Mainstay Eric Lonergan, running back and middle linebacker, will have graduated but not before showing leadership to sophomore quarterback D.J. Kelly, junior quarterback Eddie Saucedo and other key underclassmen such as Dylan Butts, Ivan Rodriguez and Greg Cazares.

"Same standard operating procedure -- we want to get better," Kos said. "We want to have something to build upon going into the off-season."

Enviable position:

Many teams would like to have just one of Glenbard North's two running backs -- Vittorio Tricase and Devion Hodges.

They've combined for 1,796 yards rushing and 17 rushing touchdowns, Tricase with 1,021 yards on the ground, 12 touchdowns. Both average at least 6.1 yards a carry.
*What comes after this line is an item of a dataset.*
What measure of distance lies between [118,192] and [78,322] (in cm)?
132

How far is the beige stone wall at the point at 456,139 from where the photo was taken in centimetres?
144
They continue a Panthers tradition of two solid if not stellar backs, like brothers Phil and Justin Jackson or, before that, Phil Jackson and Evin Natick.

"We've been very lucky at the tailback position for years now," said Glenbard North coach Ryan Wilkens.

A rhetorical question will probably go unanswered -- what would happen if both lined up in the same backfield?

Hodges and Tricase also play on defense, the former at safety, the latter at linebacker. If one gets gassed after a couple hard runs, a defensive series or a special teams explosion, the other takes over. Or Hodges will play in the backfield as Tricase splits out at receiver.

By now the duo is on autopilot with substitutions.

"When one gets tired they'll switch on their own," Wilkens said.

The bottom line is they both have skills.

"I would say they're fast, deceivingly powerful and they also just understand what we're trying to do offensively -- where's that one (defensive opponent) who's going to be free and keep a path where they can distort that free hitter," Wilkens said.

"They don't rush things. Once they realize that they've got what they want they're very explosive."